> _DIRECTION_:
Each of the entries should be retyped precisely as it appears.

:::

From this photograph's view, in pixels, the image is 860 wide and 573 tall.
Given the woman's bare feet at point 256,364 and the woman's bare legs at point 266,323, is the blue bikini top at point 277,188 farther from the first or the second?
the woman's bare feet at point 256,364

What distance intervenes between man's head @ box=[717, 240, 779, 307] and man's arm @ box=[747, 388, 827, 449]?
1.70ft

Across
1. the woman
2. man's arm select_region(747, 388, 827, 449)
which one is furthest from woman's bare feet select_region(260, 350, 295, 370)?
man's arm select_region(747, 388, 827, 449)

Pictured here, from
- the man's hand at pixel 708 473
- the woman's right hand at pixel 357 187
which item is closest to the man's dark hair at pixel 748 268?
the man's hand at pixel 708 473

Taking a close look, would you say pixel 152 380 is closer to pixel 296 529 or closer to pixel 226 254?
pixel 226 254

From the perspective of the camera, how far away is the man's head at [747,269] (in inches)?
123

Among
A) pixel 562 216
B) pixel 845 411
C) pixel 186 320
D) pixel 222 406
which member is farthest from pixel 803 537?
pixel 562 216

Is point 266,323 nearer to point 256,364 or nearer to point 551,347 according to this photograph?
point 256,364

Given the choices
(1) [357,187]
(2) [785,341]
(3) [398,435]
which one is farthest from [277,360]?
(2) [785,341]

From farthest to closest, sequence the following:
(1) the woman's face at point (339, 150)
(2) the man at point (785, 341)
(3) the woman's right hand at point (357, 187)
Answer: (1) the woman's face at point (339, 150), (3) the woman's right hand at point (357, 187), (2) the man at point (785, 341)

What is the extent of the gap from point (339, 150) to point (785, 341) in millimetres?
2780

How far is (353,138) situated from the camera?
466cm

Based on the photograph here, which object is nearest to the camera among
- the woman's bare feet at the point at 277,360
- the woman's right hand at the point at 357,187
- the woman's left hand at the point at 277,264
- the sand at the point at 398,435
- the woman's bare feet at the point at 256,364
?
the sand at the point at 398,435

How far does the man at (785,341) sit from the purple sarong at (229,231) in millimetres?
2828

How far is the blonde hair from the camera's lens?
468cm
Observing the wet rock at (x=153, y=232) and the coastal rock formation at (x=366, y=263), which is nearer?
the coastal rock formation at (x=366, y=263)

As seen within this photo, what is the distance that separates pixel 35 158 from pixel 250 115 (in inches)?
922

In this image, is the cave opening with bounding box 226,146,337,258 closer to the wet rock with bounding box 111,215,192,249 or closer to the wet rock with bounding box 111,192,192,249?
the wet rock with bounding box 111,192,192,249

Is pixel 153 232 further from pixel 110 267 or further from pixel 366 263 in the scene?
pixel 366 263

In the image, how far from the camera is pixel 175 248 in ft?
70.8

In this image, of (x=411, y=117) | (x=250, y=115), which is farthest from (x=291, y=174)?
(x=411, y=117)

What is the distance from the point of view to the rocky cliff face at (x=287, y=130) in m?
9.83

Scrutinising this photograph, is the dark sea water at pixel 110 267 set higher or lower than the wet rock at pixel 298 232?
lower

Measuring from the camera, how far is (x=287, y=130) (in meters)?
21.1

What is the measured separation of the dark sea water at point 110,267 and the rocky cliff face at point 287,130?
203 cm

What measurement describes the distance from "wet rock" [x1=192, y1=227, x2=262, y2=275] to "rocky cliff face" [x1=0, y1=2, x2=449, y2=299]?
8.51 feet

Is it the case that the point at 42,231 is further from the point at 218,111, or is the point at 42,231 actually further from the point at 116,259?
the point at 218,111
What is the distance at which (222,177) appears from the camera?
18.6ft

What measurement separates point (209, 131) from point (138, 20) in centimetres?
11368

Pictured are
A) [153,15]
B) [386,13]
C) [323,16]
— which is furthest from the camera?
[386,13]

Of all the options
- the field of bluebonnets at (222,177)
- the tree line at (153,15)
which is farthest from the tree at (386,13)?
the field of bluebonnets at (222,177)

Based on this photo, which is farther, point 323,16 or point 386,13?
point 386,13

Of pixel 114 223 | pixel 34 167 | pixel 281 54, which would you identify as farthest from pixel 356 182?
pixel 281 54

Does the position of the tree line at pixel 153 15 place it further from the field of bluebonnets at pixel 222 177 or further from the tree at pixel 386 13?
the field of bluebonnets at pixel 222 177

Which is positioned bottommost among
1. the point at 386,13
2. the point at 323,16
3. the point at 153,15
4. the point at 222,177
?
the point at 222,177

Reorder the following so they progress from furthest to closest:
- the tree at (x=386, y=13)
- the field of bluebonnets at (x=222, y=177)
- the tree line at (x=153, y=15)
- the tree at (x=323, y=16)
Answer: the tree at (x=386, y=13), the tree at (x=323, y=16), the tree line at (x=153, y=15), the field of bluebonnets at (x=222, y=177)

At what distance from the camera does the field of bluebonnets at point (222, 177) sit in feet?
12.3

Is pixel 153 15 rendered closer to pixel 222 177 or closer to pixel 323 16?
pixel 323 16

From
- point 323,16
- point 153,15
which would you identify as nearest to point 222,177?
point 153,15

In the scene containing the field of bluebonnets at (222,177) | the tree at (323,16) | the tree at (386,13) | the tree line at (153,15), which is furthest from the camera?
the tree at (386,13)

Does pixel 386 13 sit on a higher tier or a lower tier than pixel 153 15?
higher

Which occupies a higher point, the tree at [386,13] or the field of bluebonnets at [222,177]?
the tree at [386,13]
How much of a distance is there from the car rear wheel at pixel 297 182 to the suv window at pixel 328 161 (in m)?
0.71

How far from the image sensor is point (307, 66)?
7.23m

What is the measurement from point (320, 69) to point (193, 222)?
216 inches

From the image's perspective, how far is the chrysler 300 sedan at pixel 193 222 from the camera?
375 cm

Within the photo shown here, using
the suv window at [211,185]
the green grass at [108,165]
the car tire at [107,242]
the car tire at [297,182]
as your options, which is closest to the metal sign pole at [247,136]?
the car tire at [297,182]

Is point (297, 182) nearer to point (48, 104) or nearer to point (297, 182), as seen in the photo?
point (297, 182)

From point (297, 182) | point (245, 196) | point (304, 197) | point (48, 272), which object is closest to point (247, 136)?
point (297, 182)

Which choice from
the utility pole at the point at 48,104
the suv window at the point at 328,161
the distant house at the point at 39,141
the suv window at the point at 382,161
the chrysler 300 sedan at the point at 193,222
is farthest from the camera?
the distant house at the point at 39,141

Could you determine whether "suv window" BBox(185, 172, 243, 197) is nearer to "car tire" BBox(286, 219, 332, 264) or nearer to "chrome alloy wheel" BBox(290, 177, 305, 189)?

:::

> _TASK SOLUTION_:
From this photograph's view, in pixels, the image is 860 wide and 573 tall.
Given the woman's bare feet at point 256,364 and the woman's bare legs at point 266,323, is the blue bikini top at point 277,188 farther from the first or the second?
the woman's bare feet at point 256,364

What distance intervenes between man's head @ box=[717, 240, 779, 307] and man's arm @ box=[747, 388, 827, 449]?
1.70ft

Across
1. the woman
2. man's arm select_region(747, 388, 827, 449)
which one is furthest from woman's bare feet select_region(260, 350, 295, 370)?
man's arm select_region(747, 388, 827, 449)

Pictured here, from
- the man's hand at pixel 708 473
- the woman's right hand at pixel 357 187
which item is closest to the man's dark hair at pixel 748 268?
the man's hand at pixel 708 473

Taking a close look, would you say pixel 152 380 is closer to pixel 296 529 or closer to pixel 226 254?
pixel 226 254

From the perspective of the camera, how far away is the man's head at [747,269] (in inches)?
123

Among
A) pixel 562 216
B) pixel 845 411
C) pixel 186 320
D) pixel 222 406
which member is farthest from pixel 803 537?
pixel 562 216

Is point 266,323 nearer to point 256,364 or nearer to point 551,347 according to this photograph?
point 256,364

Given the choices
(1) [357,187]
(2) [785,341]
(3) [398,435]
which one is farthest from [277,360]?
(2) [785,341]

From farthest to closest, sequence the following:
(1) the woman's face at point (339, 150)
(2) the man at point (785, 341)
(3) the woman's right hand at point (357, 187)
Answer: (1) the woman's face at point (339, 150), (3) the woman's right hand at point (357, 187), (2) the man at point (785, 341)

What is the extent of the gap from point (339, 150) to point (785, 341) in millimetres?
2780

How far is (353,138) situated from the camera?
466cm

Based on the photograph here, which object is nearest to the camera among
- the woman's bare feet at the point at 277,360
- the woman's right hand at the point at 357,187
- the woman's left hand at the point at 277,264
- the sand at the point at 398,435
- the woman's bare feet at the point at 256,364
?
the sand at the point at 398,435

How far does the man at (785,341) sit from the purple sarong at (229,231) in millimetres?
2828

How far is the blonde hair from the camera's lens?
468cm
Observing the wet rock at (x=153, y=232) and the coastal rock formation at (x=366, y=263), which is nearer?
the coastal rock formation at (x=366, y=263)

As seen within this photo, what is the distance that separates pixel 35 158 from pixel 250 115 (in inches)?
922

In this image, is the cave opening with bounding box 226,146,337,258 closer to the wet rock with bounding box 111,215,192,249 or closer to the wet rock with bounding box 111,192,192,249?
the wet rock with bounding box 111,192,192,249

Is pixel 153 232 further from pixel 110 267 or further from pixel 366 263 in the scene?
pixel 366 263

In the image, how far from the camera is pixel 175 248 in ft?
70.8

In this image, of (x=411, y=117) | (x=250, y=115), which is farthest from (x=291, y=174)?
(x=411, y=117)

What is the distance from the point of view to the rocky cliff face at (x=287, y=130) in m?
9.83

Scrutinising this photograph, is the dark sea water at pixel 110 267 set higher or lower than the wet rock at pixel 298 232?
lower

Measuring from the camera, how far is (x=287, y=130) (in meters)?
21.1

What is the measured separation of the dark sea water at point 110,267 and the rocky cliff face at point 287,130?
203 cm

What measurement describes the distance from "wet rock" [x1=192, y1=227, x2=262, y2=275] to "rocky cliff face" [x1=0, y1=2, x2=449, y2=299]?
8.51 feet

Is it the case that the point at 42,231 is further from the point at 218,111, or is the point at 42,231 actually further from the point at 116,259?
the point at 218,111
What is the distance at which (222,177) appears from the camera?
18.6ft

What measurement separates point (209, 131) from point (138, 20) in centimetres?
11368

Pictured are
A) [153,15]
B) [386,13]
C) [323,16]
— which is furthest from the camera?
[386,13]

Of all the options
- the field of bluebonnets at (222,177)
- the tree line at (153,15)
which is farthest from the tree at (386,13)?
the field of bluebonnets at (222,177)

Based on this photo, which is farther, point 323,16 or point 386,13?
point 386,13

Of pixel 114 223 | pixel 34 167 | pixel 281 54, which would you identify as farthest from pixel 356 182?
pixel 281 54

Does the position of the tree line at pixel 153 15 place it further from the field of bluebonnets at pixel 222 177 or further from the tree at pixel 386 13?
the field of bluebonnets at pixel 222 177

Which is positioned bottommost among
1. the point at 386,13
2. the point at 323,16
3. the point at 153,15
4. the point at 222,177
?
the point at 222,177

Reorder the following so they progress from furthest to closest:
- the tree at (x=386, y=13)
- the field of bluebonnets at (x=222, y=177)
- the tree line at (x=153, y=15)
- the tree at (x=323, y=16)
Answer: the tree at (x=386, y=13), the tree at (x=323, y=16), the tree line at (x=153, y=15), the field of bluebonnets at (x=222, y=177)

At what distance from the camera does the field of bluebonnets at point (222, 177) sit in feet?
12.3

Is pixel 153 15 rendered closer to pixel 222 177 or closer to pixel 323 16?
pixel 323 16

From
- point 323,16
- point 153,15
which would you identify as nearest to point 222,177?
point 153,15

In the scene containing the field of bluebonnets at (222,177) | the tree at (323,16) | the tree at (386,13) | the tree line at (153,15), which is furthest from the camera?
the tree at (386,13)

Does pixel 386 13 sit on a higher tier or a lower tier than pixel 153 15?
higher

Which occupies a higher point, the tree at [386,13] or the field of bluebonnets at [222,177]?
the tree at [386,13]
How much of a distance is there from the car rear wheel at pixel 297 182 to the suv window at pixel 328 161 (in m)?
0.71

How far from the image sensor is point (307, 66)?
7.23m

What is the measurement from point (320, 69) to point (193, 222)?
216 inches

From the image's perspective, how far is the chrysler 300 sedan at pixel 193 222 from the camera?
375 cm

Within the photo shown here, using
the suv window at [211,185]
the green grass at [108,165]
the car tire at [107,242]
the car tire at [297,182]
as your options, which is closest to the metal sign pole at [247,136]?
the car tire at [297,182]

Is point (297, 182) nearer to point (48, 104) or nearer to point (297, 182), as seen in the photo?
point (297, 182)

From point (297, 182) | point (245, 196) | point (304, 197) | point (48, 272), which object is closest to point (247, 136)?
point (297, 182)

Which choice from
the utility pole at the point at 48,104
the suv window at the point at 328,161
the distant house at the point at 39,141
the suv window at the point at 382,161
the chrysler 300 sedan at the point at 193,222
is farthest from the camera?
the distant house at the point at 39,141

Could you determine whether "suv window" BBox(185, 172, 243, 197) is nearer to "car tire" BBox(286, 219, 332, 264) or nearer to "chrome alloy wheel" BBox(290, 177, 305, 189)?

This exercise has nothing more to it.